Christiane Passevant : Mais comment la ganja, la marijuana arrivait à New York ?
Larry Portis : À l’époque, il y en avait partout aux Etats-Unis, c’était légal. La répression a commencé dans les années 1930.
Hélène Lee : Au moment où les premiers Rastas se sont installés au Pinacle, c’était le tout début de la répression de la ganja. Dans les archives coloniales, on s’aperçoit que l’on a interdit la ganja parce que les Rastas et toutes sortes de rebelles la répandaient. Et comme on ne pouvait pas les arrêter puisqu’ils ne faisaient rien d’illégal, on a trouvé ce moyen pour les réprimer en déclarant la ganja illégale.
Christiane Passevant : Lorsqu’il revient en Jamaïque, c’est un militant.
Hélène Lee : Oui.

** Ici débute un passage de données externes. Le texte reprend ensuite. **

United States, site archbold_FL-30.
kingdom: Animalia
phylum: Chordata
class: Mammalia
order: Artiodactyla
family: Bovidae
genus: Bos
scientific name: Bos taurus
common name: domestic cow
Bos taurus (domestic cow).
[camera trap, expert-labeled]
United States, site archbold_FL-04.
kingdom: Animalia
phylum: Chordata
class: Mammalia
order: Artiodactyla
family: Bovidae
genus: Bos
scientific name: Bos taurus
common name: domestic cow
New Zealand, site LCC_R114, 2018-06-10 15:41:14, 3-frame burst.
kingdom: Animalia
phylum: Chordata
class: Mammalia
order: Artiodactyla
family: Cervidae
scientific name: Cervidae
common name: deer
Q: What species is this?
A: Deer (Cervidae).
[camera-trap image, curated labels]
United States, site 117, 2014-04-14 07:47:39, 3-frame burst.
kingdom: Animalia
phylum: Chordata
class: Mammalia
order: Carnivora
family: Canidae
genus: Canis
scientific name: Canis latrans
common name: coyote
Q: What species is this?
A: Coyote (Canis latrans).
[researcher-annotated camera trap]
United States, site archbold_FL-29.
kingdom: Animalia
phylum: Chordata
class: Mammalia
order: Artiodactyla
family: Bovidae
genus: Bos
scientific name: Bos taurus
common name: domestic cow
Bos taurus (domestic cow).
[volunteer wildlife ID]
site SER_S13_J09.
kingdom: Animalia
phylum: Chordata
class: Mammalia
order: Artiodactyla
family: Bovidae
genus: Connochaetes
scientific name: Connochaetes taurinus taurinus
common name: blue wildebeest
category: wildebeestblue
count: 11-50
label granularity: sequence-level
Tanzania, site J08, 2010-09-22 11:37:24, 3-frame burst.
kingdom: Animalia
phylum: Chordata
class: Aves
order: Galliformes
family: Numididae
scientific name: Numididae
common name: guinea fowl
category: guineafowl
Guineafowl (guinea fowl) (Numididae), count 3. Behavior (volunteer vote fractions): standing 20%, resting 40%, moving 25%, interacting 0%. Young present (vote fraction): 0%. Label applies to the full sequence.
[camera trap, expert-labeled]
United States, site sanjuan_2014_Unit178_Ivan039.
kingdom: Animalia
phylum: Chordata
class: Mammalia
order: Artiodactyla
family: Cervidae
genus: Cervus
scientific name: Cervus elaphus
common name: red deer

Au début de 1930, en pleine Dépression, il a des ennuis après avoir accepté un petit boulot de conducteur de camion. Or dans ce camion, il y a des objets volés et, évidemment, on attrape le conducteur qui trinque pour tout le monde. Résultat : deux ans de prison et l’expulsion. Mais c’est lui qui a demandé à rentrer en Jamaïque.
[1] B. Traven, Dans l’État le plus libre du monde, L’Insomniaque, Paris, 2011.
[2] George Padmore est l’un des pères du panafricanisme, au même titre que W.E.B Du Bois. Il a consacré sa vie à l’unification des Africains et des descendants d’Africains.
[3] Marcus Mosiah Garvey (1887-1940) est considéré comme un prophète par les adeptes du mouvement rastafari.
[4] La Black Star Line est une compagnie maritime créée en 1919 par Marcus Garvey pour intégrer le monde noir dans le commerce international. La compagnie fit faillite en 1922.
[5] Mouvement de renouveau de la culture étatsunienne africaine où Harlem est devenu la capitale de l’art noir. Et cela dans plusieurs domaines, la littérature, la peinture, la photographie, la musique…
[6] Aaron Douglas (1899 – 1979) est un peintre étatsunien africain célèbre. Il a été une figure majeure de la Harlem Renaissance.
[7] B. Traven, Dans l’État le plus libre du monde (L’Insomniaque/Traduction Adèle Zwicker). B. Traven, illustre romancier traduit en quarante langues, a refusé d’avouer de son vivant qu’il avait été Ret Marut, révolutionnaire allemand de tendance stirnérienne, éditeur et rédacteur de la revue munichoise radicale Der Ziegelbrenner (1917-1921). Voir à ce sujet la biographie de Traven par Rolf Recknagel, Insaisissable, que les éditions de l’insomniaque ont fait paraître en 2009.